Our general recommendation for hybrid audits is: (i) use an intersection supermartingale test with (ii) adaptive stratum selection and (iii) ALPHA-UB (or another method that can exploit low sample variance to bet more aggressively) as the risk-measuring function in the comparison stratum and (iv) ALPHA-ST (or a method that “learns” the population mean) as the risk-measuring function in the ballot-polling stratum. When the number of strata is large, audits can leverage the log-linear form of the EB supermartingale to quickly find the maximum P-value, as illustrated by our simulated audit spread across California’s 58 counties.

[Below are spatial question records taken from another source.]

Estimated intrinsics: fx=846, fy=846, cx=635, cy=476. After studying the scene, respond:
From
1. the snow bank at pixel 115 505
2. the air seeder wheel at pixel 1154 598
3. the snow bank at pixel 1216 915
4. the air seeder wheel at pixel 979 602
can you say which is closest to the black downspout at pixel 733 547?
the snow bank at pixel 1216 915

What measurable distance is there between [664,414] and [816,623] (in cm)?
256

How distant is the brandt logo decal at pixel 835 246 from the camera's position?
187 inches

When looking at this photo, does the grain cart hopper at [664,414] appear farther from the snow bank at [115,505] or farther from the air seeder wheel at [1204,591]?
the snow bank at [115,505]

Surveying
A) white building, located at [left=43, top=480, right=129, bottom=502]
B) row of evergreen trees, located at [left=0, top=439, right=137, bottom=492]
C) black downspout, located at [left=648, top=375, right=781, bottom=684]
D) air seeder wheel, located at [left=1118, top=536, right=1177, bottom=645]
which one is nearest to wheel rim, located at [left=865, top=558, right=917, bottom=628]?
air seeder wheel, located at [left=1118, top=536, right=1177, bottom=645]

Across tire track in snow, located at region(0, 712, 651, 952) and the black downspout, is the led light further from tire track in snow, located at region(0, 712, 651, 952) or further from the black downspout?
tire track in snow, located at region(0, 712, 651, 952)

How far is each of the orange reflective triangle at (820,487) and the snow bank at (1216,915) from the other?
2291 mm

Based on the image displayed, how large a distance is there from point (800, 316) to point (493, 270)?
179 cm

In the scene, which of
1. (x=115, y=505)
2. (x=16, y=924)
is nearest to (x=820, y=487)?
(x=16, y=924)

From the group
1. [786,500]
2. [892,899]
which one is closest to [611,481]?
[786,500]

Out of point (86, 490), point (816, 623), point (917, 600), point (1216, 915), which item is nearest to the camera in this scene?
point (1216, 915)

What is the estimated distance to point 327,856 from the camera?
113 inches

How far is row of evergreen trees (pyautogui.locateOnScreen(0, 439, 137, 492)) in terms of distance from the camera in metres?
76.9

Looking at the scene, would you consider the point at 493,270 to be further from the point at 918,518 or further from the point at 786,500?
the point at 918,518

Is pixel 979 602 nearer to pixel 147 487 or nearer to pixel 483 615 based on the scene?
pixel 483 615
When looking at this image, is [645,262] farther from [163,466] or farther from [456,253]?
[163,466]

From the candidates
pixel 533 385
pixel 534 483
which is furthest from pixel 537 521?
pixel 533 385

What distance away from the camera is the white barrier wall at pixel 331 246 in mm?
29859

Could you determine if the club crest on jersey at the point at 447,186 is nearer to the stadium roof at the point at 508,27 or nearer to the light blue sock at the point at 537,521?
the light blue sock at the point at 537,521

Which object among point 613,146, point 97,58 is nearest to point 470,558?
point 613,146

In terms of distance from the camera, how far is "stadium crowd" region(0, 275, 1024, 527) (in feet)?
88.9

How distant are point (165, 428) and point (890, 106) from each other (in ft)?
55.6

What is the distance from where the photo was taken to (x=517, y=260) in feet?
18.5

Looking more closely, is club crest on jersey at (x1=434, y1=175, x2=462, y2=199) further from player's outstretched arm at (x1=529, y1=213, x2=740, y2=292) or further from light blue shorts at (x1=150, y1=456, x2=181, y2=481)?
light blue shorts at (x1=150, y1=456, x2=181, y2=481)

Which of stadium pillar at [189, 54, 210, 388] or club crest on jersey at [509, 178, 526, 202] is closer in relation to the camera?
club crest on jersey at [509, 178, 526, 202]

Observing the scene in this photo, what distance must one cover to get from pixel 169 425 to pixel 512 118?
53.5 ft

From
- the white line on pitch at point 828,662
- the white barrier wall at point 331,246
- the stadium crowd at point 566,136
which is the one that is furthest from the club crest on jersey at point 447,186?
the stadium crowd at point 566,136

In future work, we hope to construct better stratum allocation rules and characterize (if not construct) optimal rules. The log-linear structure of the EB supermartingale may make it simpler to derive optimal allocation rules.

While stratum selection is not an instance of a traditional multi-armed bandit (MAB) problem, there are connections, and successful strategies for MAB might help. For instance, stratum selection could be probabilistic and involve continuous exploration and exploitation, in contrast to the “hard stop” rules we used in our simulations here.